Again, a landlord’s ultimate goal is to increase NOI, and decrease days on market.
This data was taken from FMLS
(First Multiple Listing Service, a local MLS) using the inputs listed above.
Spring: AVG Rent- $1322 AVG DOM- 47
Summer: AVG Rent- $1309 AVG DOM- 40
Fall: AVG Rent- $1327 AVG DOM- 46
Winter: AVG Rent- $1284 AVG DOM- 51
If you’re looking to rent your home quickly and efficiently, then you’re going to want to put it on the market during the summer season.
However, that doesn’t tell the whole story. Because most tenants (especially those with children) move during “summer break”, there’s more competition between landlords which, in turn, causes lower rents, on average. So, your home may rent faster, but it will also rent for less.
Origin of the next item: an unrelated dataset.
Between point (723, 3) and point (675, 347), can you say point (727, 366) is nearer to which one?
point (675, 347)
Most experienced landlords will try to get their house on the market in the spring. This time of year offers the best of both worlds; relatively low DOM + high average rents.
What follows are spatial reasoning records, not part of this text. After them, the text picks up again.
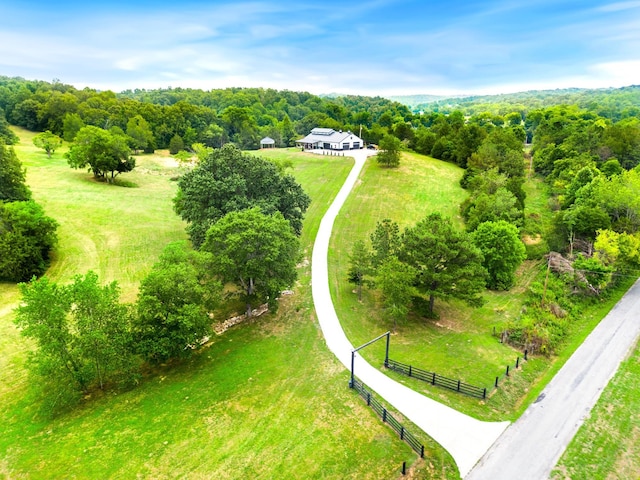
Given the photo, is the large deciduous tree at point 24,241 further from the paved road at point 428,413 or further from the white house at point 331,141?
the white house at point 331,141

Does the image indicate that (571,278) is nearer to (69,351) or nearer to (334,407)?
(334,407)

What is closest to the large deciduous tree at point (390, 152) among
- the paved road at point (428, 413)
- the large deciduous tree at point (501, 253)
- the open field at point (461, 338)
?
the open field at point (461, 338)

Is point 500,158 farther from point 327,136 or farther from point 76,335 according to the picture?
point 76,335

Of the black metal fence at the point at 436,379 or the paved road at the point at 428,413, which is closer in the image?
the paved road at the point at 428,413

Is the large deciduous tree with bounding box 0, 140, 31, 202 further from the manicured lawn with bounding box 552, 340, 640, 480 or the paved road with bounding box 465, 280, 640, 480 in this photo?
the manicured lawn with bounding box 552, 340, 640, 480

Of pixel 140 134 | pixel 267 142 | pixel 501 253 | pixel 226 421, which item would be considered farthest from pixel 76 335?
pixel 267 142

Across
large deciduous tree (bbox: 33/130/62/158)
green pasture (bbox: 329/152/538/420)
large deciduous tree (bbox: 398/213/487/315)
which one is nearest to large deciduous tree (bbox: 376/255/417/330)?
large deciduous tree (bbox: 398/213/487/315)
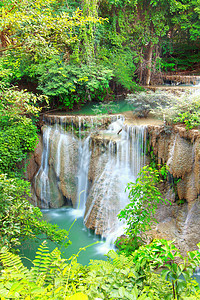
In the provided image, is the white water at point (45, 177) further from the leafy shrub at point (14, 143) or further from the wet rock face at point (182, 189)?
the wet rock face at point (182, 189)

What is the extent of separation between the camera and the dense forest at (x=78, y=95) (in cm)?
176

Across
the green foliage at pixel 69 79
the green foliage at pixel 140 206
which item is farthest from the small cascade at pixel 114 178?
the green foliage at pixel 140 206

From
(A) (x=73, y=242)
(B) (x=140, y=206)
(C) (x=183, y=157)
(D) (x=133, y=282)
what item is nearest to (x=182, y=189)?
(C) (x=183, y=157)

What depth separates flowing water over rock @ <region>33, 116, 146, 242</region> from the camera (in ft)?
24.8

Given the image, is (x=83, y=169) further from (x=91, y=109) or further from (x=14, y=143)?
(x=91, y=109)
Fall can also be a great time to rent your home, with high average rents and a nice average DOM number. But, be careful… winter is right around the corner.
Homes leased during the winter months had the lowest average rents and the highest DOM in 2013, by far. The weather’s cold, the market’s cold, and your home will likely sit empty for quite some time.
If your current lease is going to end in the winter, then you may want to consider altering your lease terms for future tenants. For instance, if your current lease is up in December and you sign another 12 month lease… Guess what? Your NEW lease will also end in December. Instead, try to have the tenants sign a 6 month lease (or even an 18 month lease). That way, your new lease will end in June… aka the “busy season.”
In summation, as a landlord, it’s important to know how the time of year can affect your rental rate, your home’s DOM, and consequently, your NOI. In general, when the weather’s hot, so is the rental market. So, get that house on the market during spring or summer and watch your rental income continue to grow.